§ Stated problem a
Do these statements agree with the forum thread? Answer yes or no for each, and quote the words from the thread that decide it.
(i) The poll workers' day usually ends at about 8:00 PM.
(ii) The ballots found during the recount were in a poll worker's house.
(iii) At 65, the poster is among the oldest poll workers.

§ Source
########################################
We had one precinct that screwed up at the opposite end of my county and special elections were necessary. I was ask to run one of the precincts required by the special election.

I have never met a complainer about voting that has ever been a poll worker. At 65 I am among the youngest workers. Our day starts at 6:00 AM and does not end until everything is checked in at the county office building usually about 8:00 PM.


----------



## Inor (Mar 22, 2013)

PalmettoTree said:


> I know the votes are counted in the precincts I have worked. I know the process and voting on my county is fair and accurate.
> 
> We had one precinct that screwed up at the opposite end of my county and special elections were necessary. I was ask to run one of the precincts required by the special election.
> 
> I have never met a complainer about voting that has ever been a poll worker. At 65 I am among the youngest workers. Our day starts at 6:00 AM and does not end until everything is checked in at the county office building usually about 8:00 PM.


Not all precincts are the same. In the 2008 election here in Minnesota, we had several precincts that had more than 100% voter turnout and (surprisingly) all of those extra votes went for Al Franken. We even had one precinct in Lake County, MN where they actually had more voters than they have residents (voters and non-voters combined), and they all went for Al Franken. In the same election, there was a precinct in a north-east suburb of St Paul where they somehow "found" over a hundred ballots (again all for Al Franken) in the trunk of a poll worker's car during the recount. Of course they were added to the total because we sure do not want to disenfranchise dead or non-existent voters.


----------



## inceptor (Nov 19, 2012)
########################################
[A block of data]
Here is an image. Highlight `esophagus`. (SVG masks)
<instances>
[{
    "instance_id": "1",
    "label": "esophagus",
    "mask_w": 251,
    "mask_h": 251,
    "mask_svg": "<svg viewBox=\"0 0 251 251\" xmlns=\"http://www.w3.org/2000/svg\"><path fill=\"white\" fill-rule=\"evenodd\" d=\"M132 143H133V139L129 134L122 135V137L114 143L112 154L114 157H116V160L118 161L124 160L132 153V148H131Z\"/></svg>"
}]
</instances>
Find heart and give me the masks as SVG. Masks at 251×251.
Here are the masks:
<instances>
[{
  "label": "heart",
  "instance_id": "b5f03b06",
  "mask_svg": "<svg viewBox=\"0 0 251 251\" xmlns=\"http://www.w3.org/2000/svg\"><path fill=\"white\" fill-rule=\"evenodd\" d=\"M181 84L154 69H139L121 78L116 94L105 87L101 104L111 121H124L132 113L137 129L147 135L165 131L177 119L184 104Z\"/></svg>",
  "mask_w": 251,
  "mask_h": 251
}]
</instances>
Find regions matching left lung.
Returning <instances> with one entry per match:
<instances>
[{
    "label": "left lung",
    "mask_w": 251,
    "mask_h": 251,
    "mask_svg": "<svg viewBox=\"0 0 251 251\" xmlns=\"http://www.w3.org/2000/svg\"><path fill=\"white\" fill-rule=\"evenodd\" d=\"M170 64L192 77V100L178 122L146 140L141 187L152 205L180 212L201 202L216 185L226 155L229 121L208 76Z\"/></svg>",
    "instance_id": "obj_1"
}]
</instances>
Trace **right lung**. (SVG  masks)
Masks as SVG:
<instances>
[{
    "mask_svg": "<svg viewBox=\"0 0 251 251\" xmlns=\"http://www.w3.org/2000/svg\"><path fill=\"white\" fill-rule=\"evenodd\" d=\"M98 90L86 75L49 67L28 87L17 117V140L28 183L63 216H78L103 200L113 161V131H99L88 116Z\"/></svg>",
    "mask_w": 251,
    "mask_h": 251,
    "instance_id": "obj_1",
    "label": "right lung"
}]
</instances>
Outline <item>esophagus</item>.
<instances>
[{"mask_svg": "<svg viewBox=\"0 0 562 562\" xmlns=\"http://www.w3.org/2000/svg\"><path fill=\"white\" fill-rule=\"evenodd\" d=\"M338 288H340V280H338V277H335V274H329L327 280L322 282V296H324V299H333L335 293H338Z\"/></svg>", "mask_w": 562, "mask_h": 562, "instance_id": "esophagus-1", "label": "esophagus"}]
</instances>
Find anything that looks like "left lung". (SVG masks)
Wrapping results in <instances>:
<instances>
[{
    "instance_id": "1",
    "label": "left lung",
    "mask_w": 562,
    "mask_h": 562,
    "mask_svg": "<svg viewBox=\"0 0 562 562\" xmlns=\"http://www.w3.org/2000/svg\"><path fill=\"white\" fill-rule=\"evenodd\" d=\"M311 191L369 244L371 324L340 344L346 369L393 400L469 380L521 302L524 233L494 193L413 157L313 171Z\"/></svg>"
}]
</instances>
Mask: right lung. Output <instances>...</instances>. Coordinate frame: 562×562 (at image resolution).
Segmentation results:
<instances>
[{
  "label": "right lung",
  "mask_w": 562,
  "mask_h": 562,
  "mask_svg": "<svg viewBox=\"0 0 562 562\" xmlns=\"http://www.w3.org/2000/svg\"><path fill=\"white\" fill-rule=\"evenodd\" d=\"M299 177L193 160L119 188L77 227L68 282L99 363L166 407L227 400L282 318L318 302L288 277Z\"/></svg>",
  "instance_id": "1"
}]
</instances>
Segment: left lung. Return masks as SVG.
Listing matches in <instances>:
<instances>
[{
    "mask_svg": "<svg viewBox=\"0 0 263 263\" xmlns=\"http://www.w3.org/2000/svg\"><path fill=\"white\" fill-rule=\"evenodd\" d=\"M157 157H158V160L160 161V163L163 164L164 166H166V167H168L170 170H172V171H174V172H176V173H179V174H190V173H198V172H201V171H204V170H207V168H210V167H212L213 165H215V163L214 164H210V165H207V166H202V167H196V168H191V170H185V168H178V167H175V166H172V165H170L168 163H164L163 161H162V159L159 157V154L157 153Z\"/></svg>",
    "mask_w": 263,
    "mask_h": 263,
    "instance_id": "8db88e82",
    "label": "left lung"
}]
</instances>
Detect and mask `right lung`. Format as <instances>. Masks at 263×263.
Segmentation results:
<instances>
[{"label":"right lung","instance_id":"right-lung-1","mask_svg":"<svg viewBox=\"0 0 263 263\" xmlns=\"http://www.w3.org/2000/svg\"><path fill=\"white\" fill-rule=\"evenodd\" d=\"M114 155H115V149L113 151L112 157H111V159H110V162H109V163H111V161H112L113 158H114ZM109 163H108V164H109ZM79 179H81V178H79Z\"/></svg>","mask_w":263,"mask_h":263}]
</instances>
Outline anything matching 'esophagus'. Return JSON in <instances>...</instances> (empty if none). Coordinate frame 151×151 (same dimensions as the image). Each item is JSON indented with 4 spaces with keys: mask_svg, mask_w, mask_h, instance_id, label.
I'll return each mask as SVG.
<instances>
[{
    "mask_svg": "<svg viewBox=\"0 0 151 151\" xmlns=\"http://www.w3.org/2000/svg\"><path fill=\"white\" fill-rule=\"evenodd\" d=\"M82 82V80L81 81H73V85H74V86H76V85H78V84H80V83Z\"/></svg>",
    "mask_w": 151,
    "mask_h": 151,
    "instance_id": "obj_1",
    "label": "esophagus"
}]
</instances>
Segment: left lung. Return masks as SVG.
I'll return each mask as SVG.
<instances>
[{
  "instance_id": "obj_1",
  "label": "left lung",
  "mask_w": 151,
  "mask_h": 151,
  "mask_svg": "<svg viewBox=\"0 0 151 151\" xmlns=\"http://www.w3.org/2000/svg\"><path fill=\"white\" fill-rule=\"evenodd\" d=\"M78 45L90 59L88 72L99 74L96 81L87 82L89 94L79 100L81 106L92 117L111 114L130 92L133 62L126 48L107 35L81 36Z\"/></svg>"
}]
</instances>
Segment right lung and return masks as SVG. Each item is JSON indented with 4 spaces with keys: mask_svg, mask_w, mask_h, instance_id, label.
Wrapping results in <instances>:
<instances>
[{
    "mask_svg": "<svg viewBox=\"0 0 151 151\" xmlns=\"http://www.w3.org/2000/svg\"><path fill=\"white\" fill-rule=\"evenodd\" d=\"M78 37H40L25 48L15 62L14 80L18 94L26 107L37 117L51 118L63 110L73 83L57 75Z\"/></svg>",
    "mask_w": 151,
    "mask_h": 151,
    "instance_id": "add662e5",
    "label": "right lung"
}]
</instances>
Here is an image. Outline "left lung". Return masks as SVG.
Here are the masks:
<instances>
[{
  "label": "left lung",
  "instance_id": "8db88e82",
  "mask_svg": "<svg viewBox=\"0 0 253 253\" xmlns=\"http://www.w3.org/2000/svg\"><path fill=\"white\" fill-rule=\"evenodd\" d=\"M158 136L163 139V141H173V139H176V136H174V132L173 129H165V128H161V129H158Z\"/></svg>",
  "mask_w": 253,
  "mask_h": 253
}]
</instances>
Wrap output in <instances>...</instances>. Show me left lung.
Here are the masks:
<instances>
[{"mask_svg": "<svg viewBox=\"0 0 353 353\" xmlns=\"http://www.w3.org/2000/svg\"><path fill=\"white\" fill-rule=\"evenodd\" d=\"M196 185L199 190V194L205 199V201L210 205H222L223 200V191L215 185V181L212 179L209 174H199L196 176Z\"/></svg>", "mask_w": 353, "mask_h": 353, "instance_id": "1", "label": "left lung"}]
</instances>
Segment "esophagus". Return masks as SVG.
########################################
§ Stated problem b
Convert the records, from the line with "Wrap output in" up to and including the last line of the records, into a JSON list of strings with one string per line, leaving out blank lines.

§ Correct result a
(i) Yes: "does not end until everything is checked in at the county office building usually about 8:00 PM"
(ii) No: "in the trunk of a poll worker's car during the recount"
(iii) No: "At 65 I am among the youngest workers."

§ Correct result b
[
  "Wrap output in <instances>...</instances>. Show me left lung.",
  "Here are the masks:",
  "<instances>",
  "[{\"mask_svg\": \"<svg viewBox=\\\"0 0 353 353\\\" xmlns=\\\"http://www.w3.org/2000/svg\\\"><path fill=\\\"white\\\" fill-rule=\\\"evenodd\\\" d=\\\"M196 185L199 190V194L205 199V201L210 205H222L223 200V191L215 185V181L212 179L209 174H199L196 176Z\\\"/></svg>\", \"mask_w\": 353, \"mask_h\": 353, \"instance_id\": \"1\", \"label\": \"left lung\"}]",
  "</instances>",
  "Segment \"esophagus\". Return masks as SVG."
]